Some words about Town Law

The History

As Germans began to establish towns through northern Europe in the 10th century, they always received town privileges that were granting them autonomy from local religious or secular rulers. And such privileges included the right to economic autonomy, self-governance, militia, and criminal courts. Town laws were so to say copied from neighboring towns, like Westphalian towns of Munster, Dortmund, Minden, and Soest. As Germans began settling to the east, the colonists modelled the town laws on the pre-existing twelfth century laws of Cologne in the north (Lubeck law), Magdeburg in the center (Magdeburg rights), and Nuremberg and Vienna in the south (South-German law).

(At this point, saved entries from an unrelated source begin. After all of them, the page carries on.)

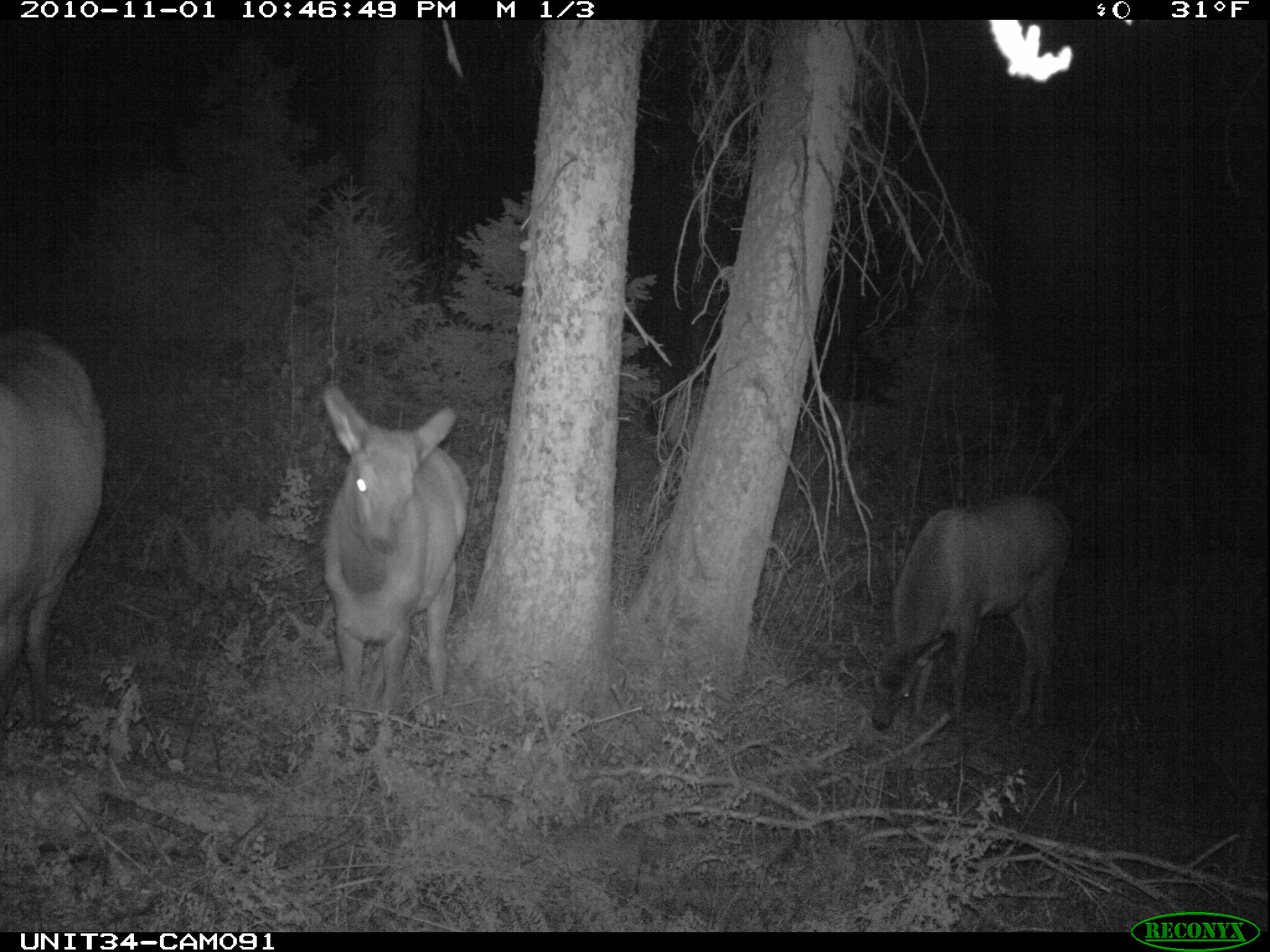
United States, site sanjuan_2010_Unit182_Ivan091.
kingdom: Animalia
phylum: Chordata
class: Mammalia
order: Artiodactyla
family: Cervidae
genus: Cervus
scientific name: Cervus elaphus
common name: red deer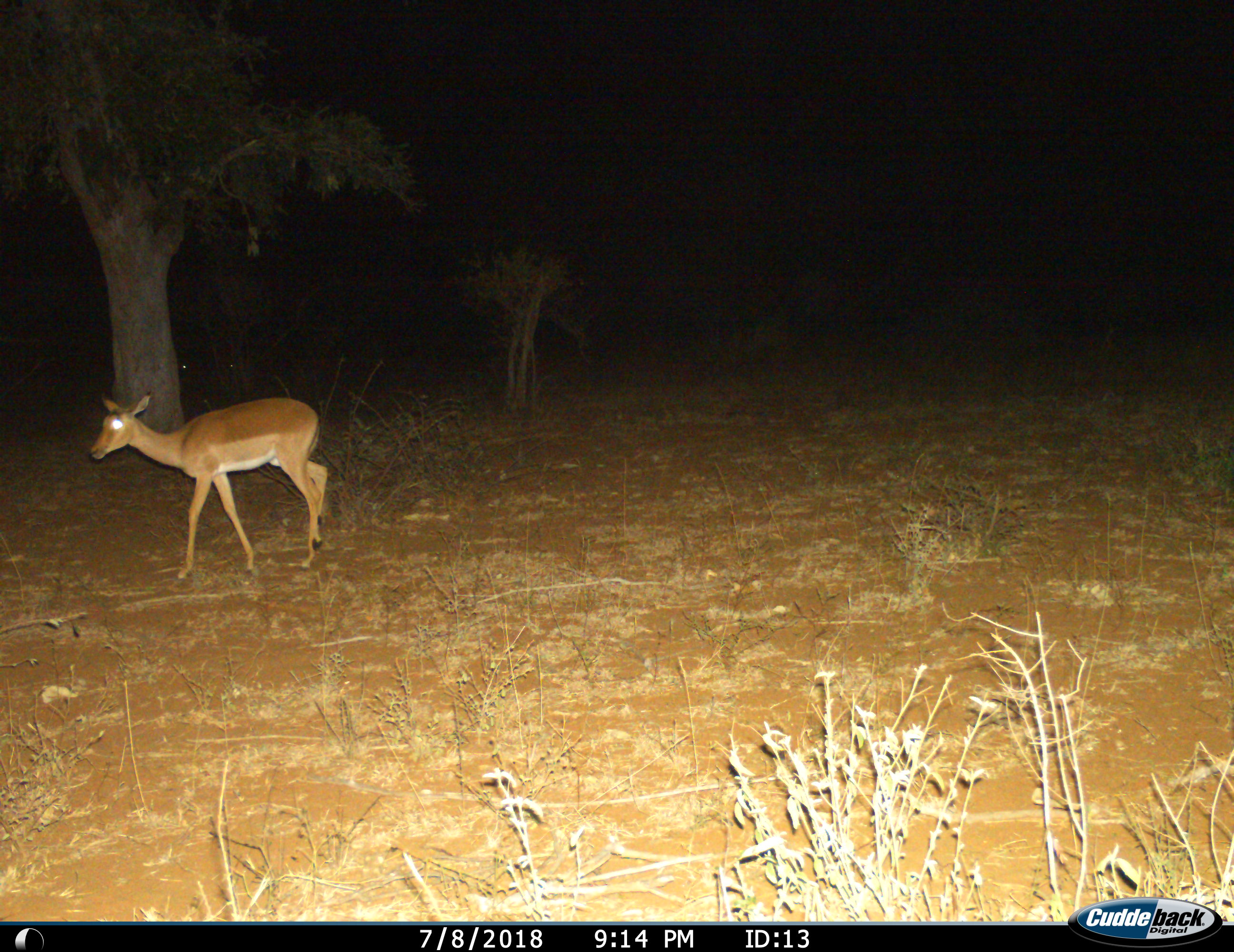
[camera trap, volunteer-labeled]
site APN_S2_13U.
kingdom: Animalia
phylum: Chordata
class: Mammalia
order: Artiodactyla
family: Bovidae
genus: Aepyceros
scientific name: Aepyceros melampus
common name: impala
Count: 1.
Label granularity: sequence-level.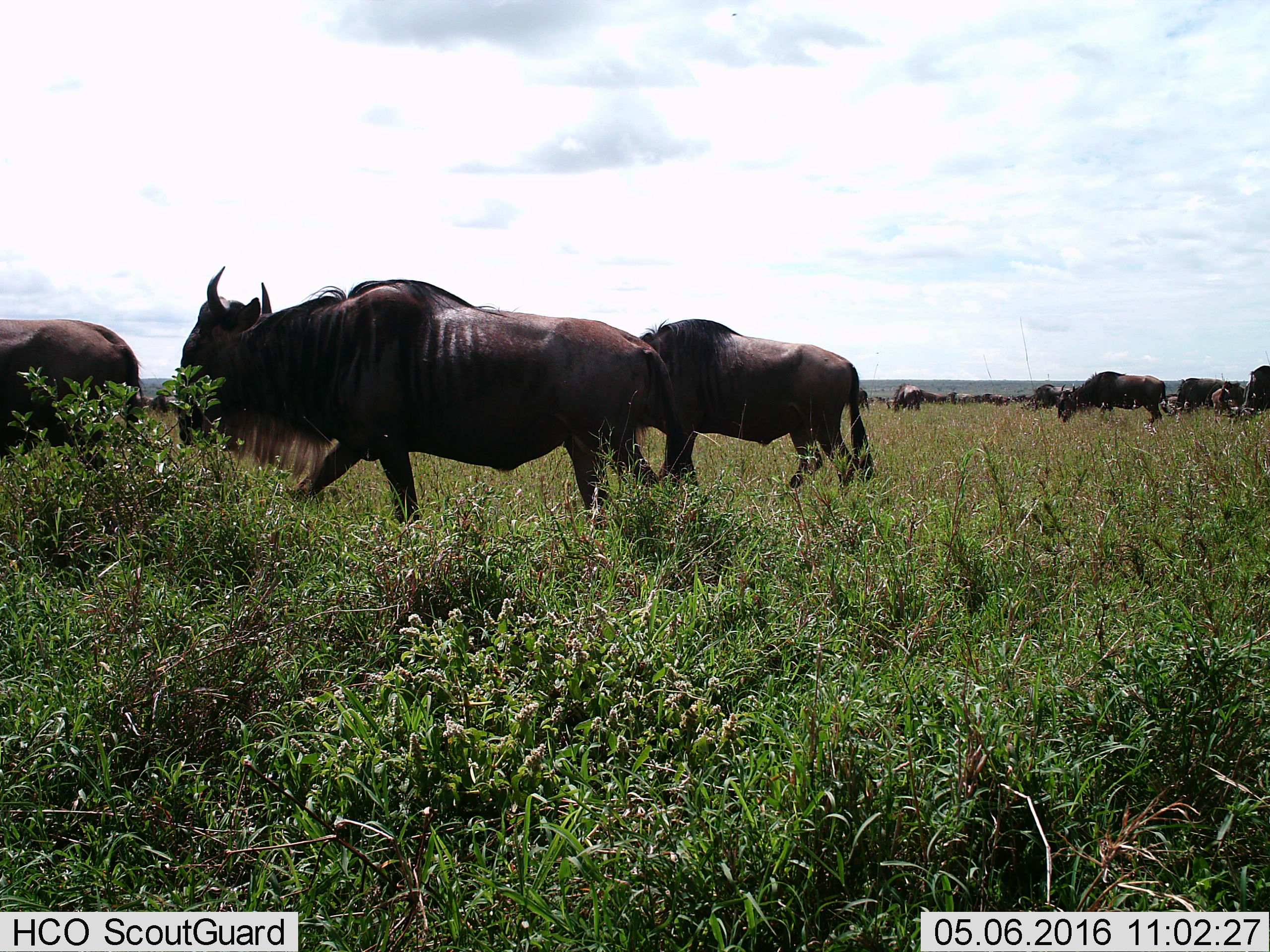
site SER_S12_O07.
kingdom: Animalia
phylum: Chordata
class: Mammalia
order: Artiodactyla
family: Bovidae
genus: Connochaetes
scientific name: Connochaetes taurinus taurinus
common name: blue wildebeest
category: wildebeestblue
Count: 11-50.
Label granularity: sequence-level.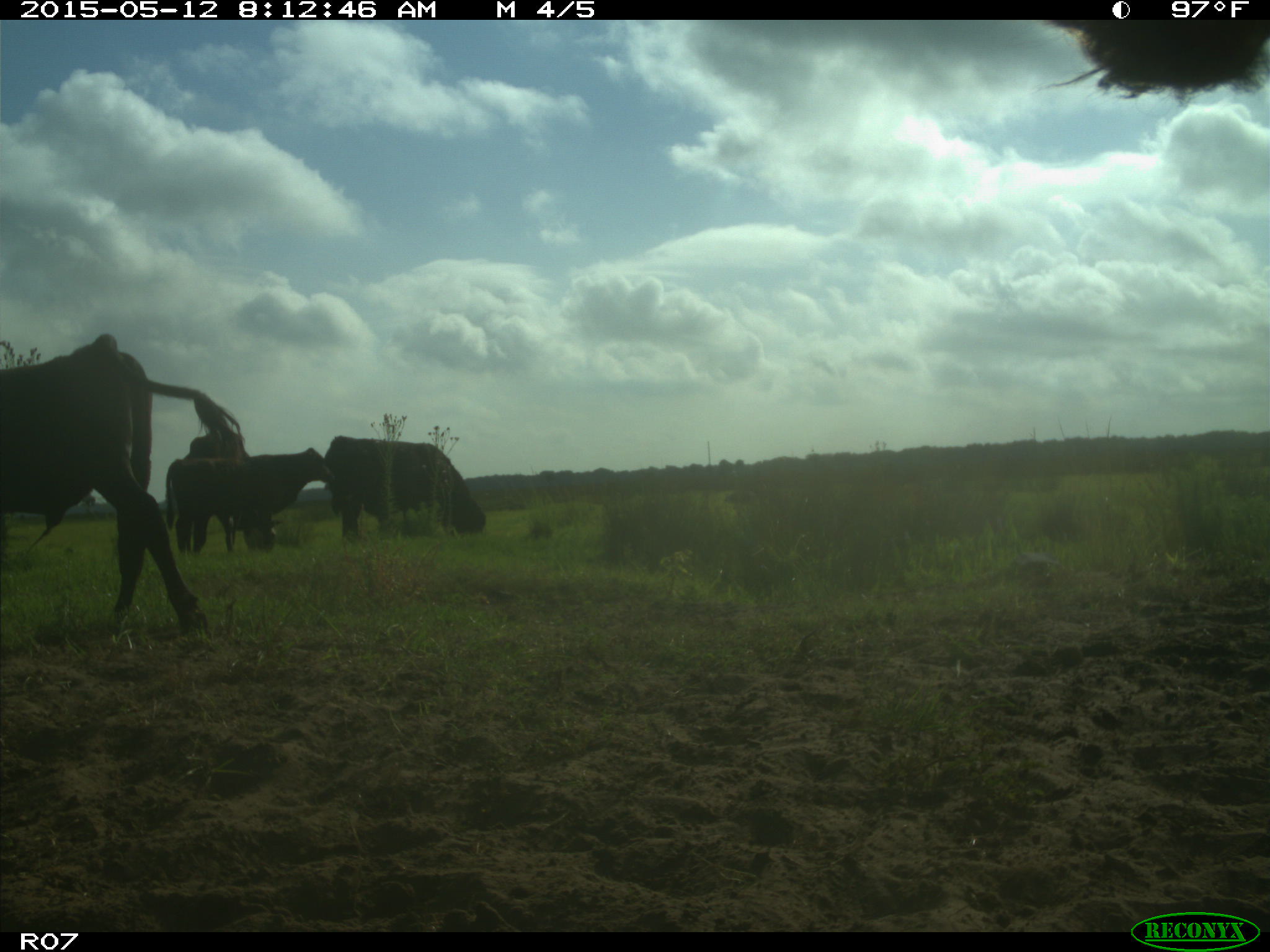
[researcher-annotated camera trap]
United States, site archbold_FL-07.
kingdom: Animalia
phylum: Chordata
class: Mammalia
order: Artiodactyla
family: Bovidae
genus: Bos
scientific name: Bos taurus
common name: domestic cow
Bos taurus (domestic cow).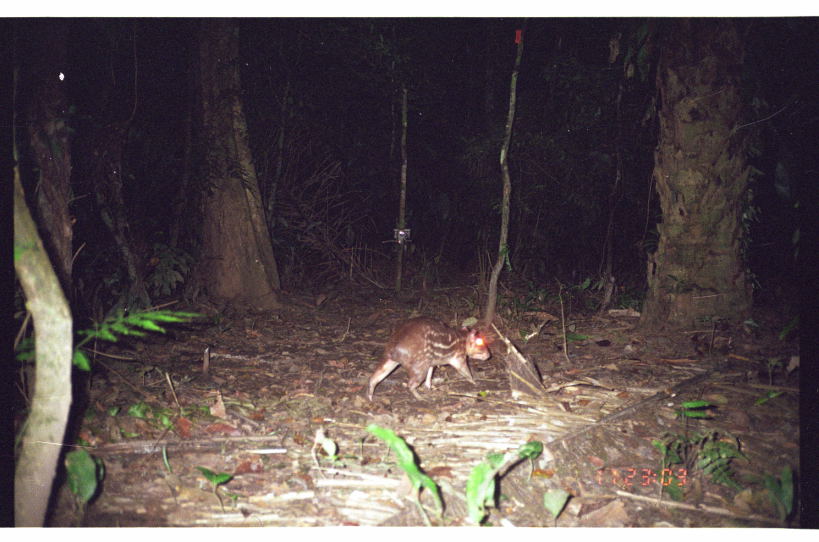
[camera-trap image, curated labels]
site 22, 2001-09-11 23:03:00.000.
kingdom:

As many larger towns such as Hildesheim and Braunschweig grew through the agglomeration of towns in the neighborhood, some self-contained settlements had been split between areas utilizing differing city rights variants.

 The granting of German city rights modeled after the established city to a new city regarded the original model as a Rechtsvorort, or a legal sponsor of the new-chartered town. For example, Magdeburg became the sponsor of cities using Magdeburg Rights, and its lay judges could rule legal cases using such rights. Certain town rights became known under different names, though they came from the same source; the name of some town variants designates the Rechtsvorort from that they became famous.

As territorial borders changed through the passing of time, changes to German town rights were inevitable. During the 15th -17th centuries, the town laws were modified with aspects of Roman law by many legal experts. The older cities' laws, along with local jurisdiction and autonomy, gave way to landed territorial rulers. And with the Reichsdeputationshauptschluss in 1803, almost all of the 51 reichsfrei towns of the Holy Roman Empire were mediatised by territorial princes; the remaining free cities of Hamburg, Frankfurt, Bremen, and Lubeck became sovereign states. And the only remnants of medieval city rights included in the Burgerliches Gesetzbuch of the 1st January 1900 were single articles that were concerning inheritance and family laws. The cities of Berlin, Bremen, and Hamburg are administered under Landesrechte, or the laws of the federal states of Germany.